=== PROVIDED MATERIAL ===

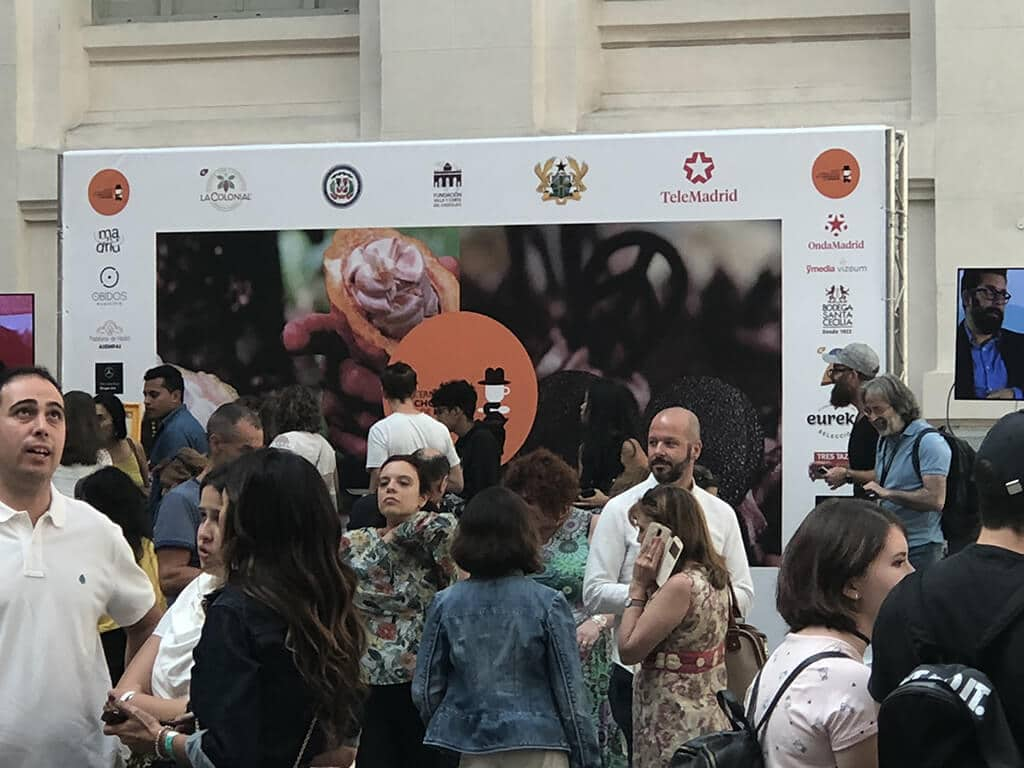 Vista general del stand escenario el al plaza central del Salón Internacional del Chocolate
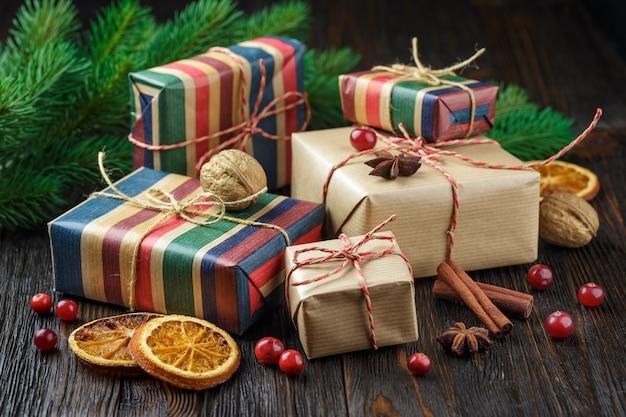 Caixas de presente de natal com decoração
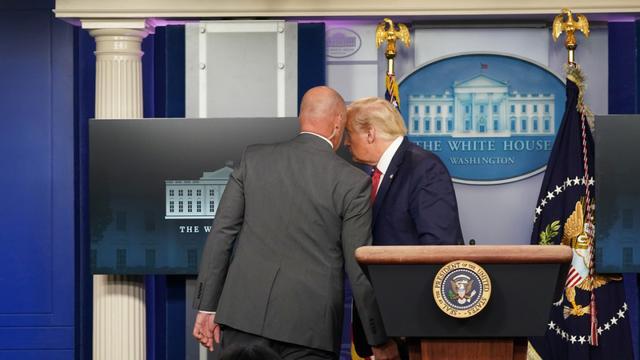 突发!白宫外发生枪击,特朗普紧急撤离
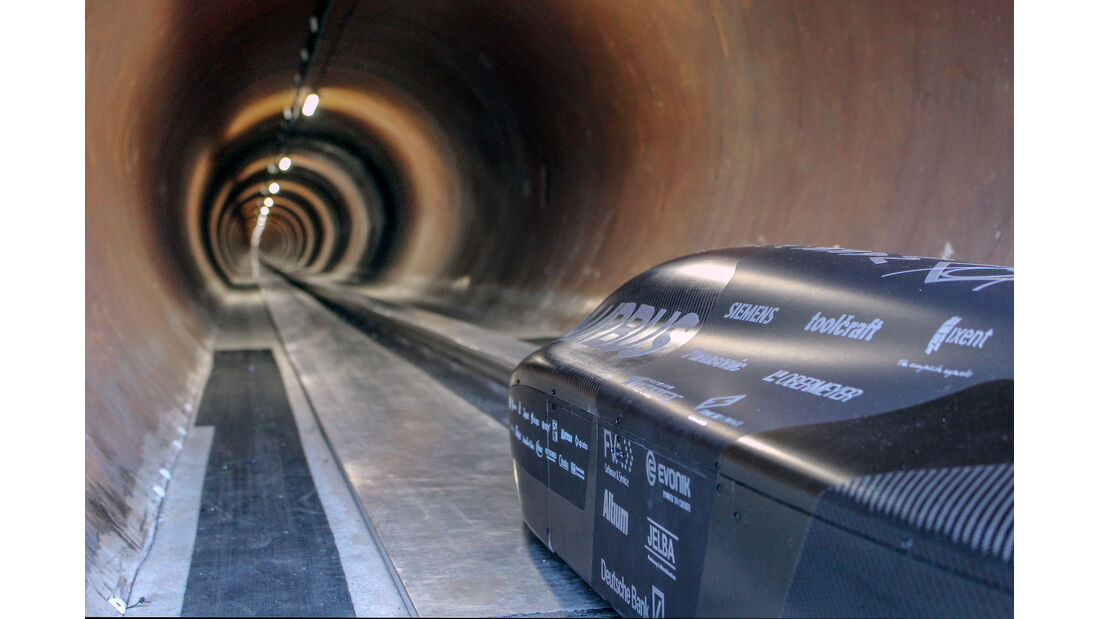 07/2018, WARR Hyperloop Team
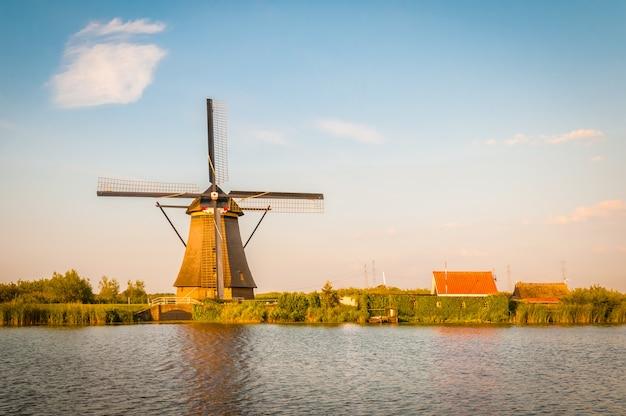 川の近くのオランダの風車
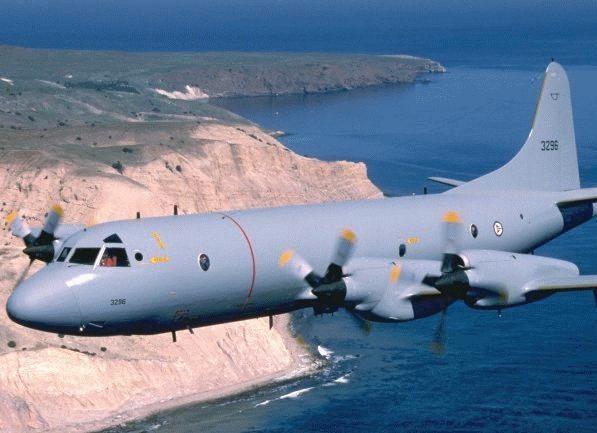 'Sát thủ săn ngầm' hàng đầu thế giới P-3C Orion thăm Việt Nam ảnh 20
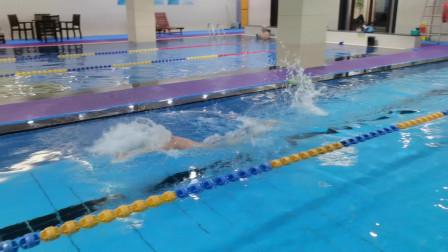 中游体育:慢放到百分之十速度的蝶泳什么样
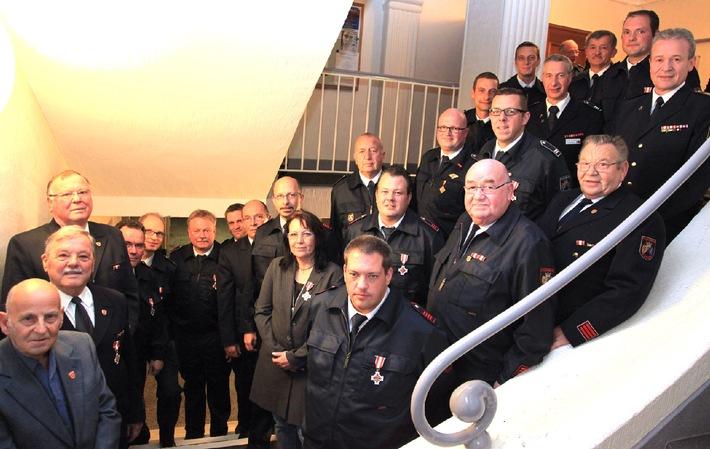 FW-E: Jubilarehrungen bei der Freiwilligen Feuerwehr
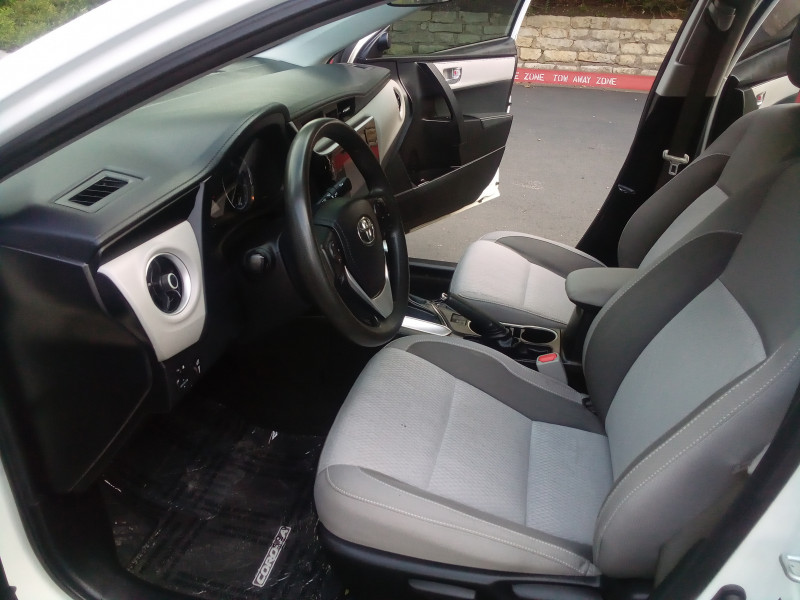 Toyota Corolla 2018 price $12,600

===

Output, exactly and with no pictures, every line from the one that contains "Caixas de presente de natal com decoração" through the final line of the entries.

▶ _SOLUTION TO THE EXERCISE_:
 Caixas de presente de natal com decoração
 突发!白宫外发生枪击,特朗普紧急撤离
 07/2018, WARR Hyperloop Team
 川の近くのオランダの風車
 'Sát thủ săn ngầm' hàng đầu thế giới P-3C Orion thăm Việt Nam ảnh 20
 中游体育:慢放到百分之十速度的蝶泳什么样
 FW-E: Jubilarehrungen bei der Freiwilligen Feuerwehr
 Toyota Corolla 2018 price $12,600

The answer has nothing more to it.